The data represents data collected from the acceleromenters from Samsumg Galaxy S smarphone. A full description of the exeriment can be found on the following URL: http://archive.ics.uci.edu/ml/datasets/Human+Activity+Recognition+Using+Smartphones

The goal is to create one R script called run_analysis.R that does the following.

  1. Merges the training and the test sets to create one data set.
  2. Extracts only the measurements on the mean and standard deviation for each measurement.
  3. Uses descriptive activity names to name the activities in the data set
  4. Appropriately labels the data set with descriptive variable names.
  5. From the data set in step 4, creates a second, independent tidy data set with the average of each variable for each activity and each subject.

Below is a short description of the directions I used while doing this project. Note that the requirements where NOT implemented in the order they appear above.

It's important to mention that I decided to use data.table package instead of using data.frame's.

  • On the first part, the general idea is to read both data sets and rbind them. Then you find out there is no read.fwf for data.table. It would be possible to load into a data.frame and then cast it to data.table. One possible command to read the file was:
dt<-as.data.table(read.fwf('test/X_test.txt',header=F, widths=rep(c(-1,15),561), buffersize= 10)))

The command above takes a little over 60 seconds to run. Then I checked on how to use the fread command for fixed width field files and came up with a two step process. Looking quickly at the data it's clear that it is separated by single spaces, but in some cases for positive numbers, it appears to be double spaces. It messed up a normal read.csv or other functions. But I found the two step process a lot better and faster than the previous approach. First it substitutes double spaces by one single space and also substitutes lines that starts with one space to no space using sed. It creates a new file and then I read this new file now with single space separator with fread in less than 1/2 second into a data.table.

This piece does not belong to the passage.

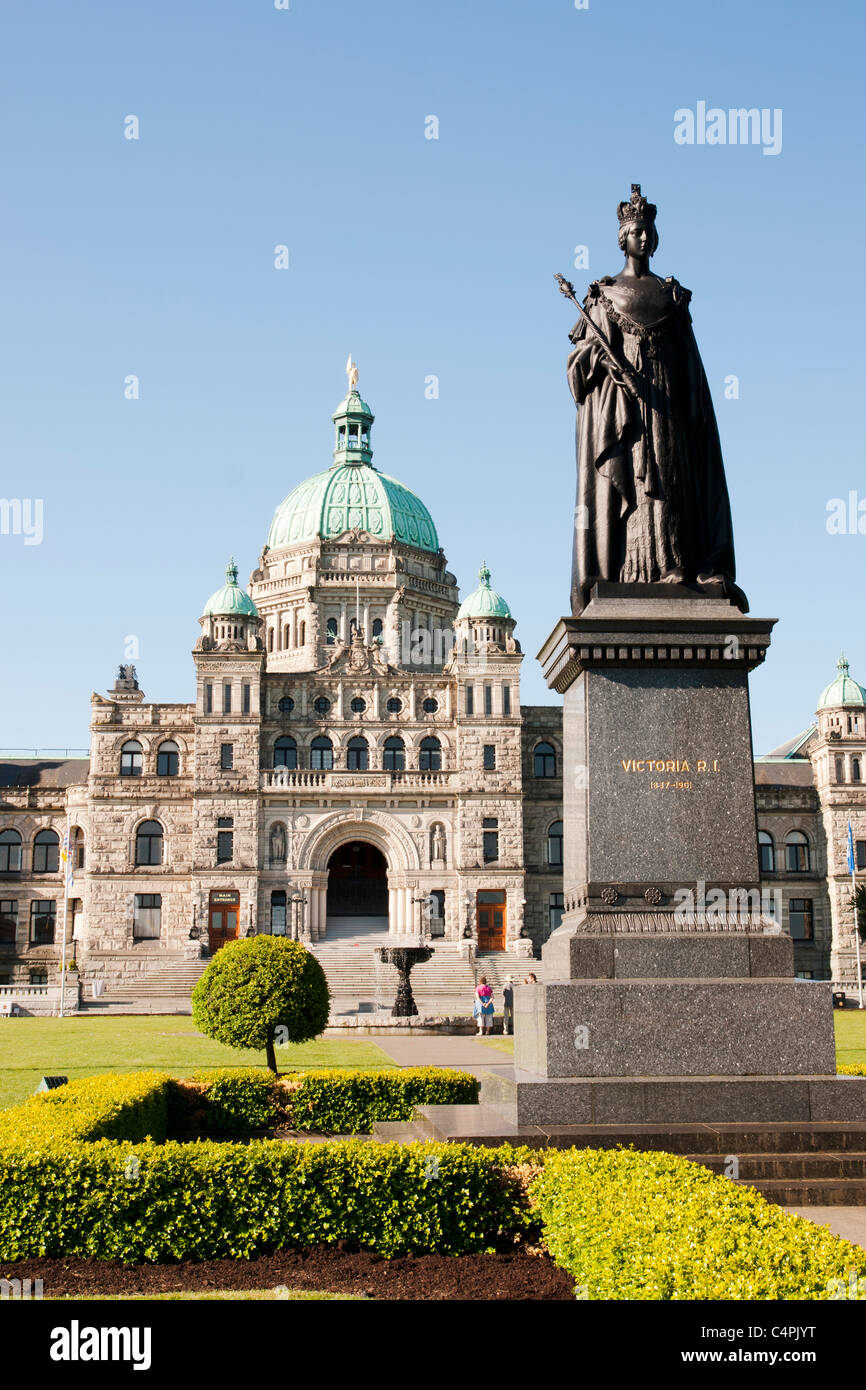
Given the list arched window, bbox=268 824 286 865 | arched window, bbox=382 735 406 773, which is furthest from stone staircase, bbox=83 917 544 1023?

system("sed 's/  / /g' < test/X_test.txt | sed 's/^ //g' > test/X_test2.txt")
dt_test<-fread('test/X_test2.txt', sep=' ')

The same approach is used on both data sets and its smaller files are also loaded and binded to the data.table's. At the end I used rbindlist with the test and train data.tables to create a single data.table with everything.

  • For the second piece of this project I used the file features.txt. This file has all the variable names and their column position. The idea was to grep the file features.txt to get what columns had mean or std in their names and then filter the data.table created in step one (the column names were set previously). My assumption here was to take ALL variables that included mean or std in their names.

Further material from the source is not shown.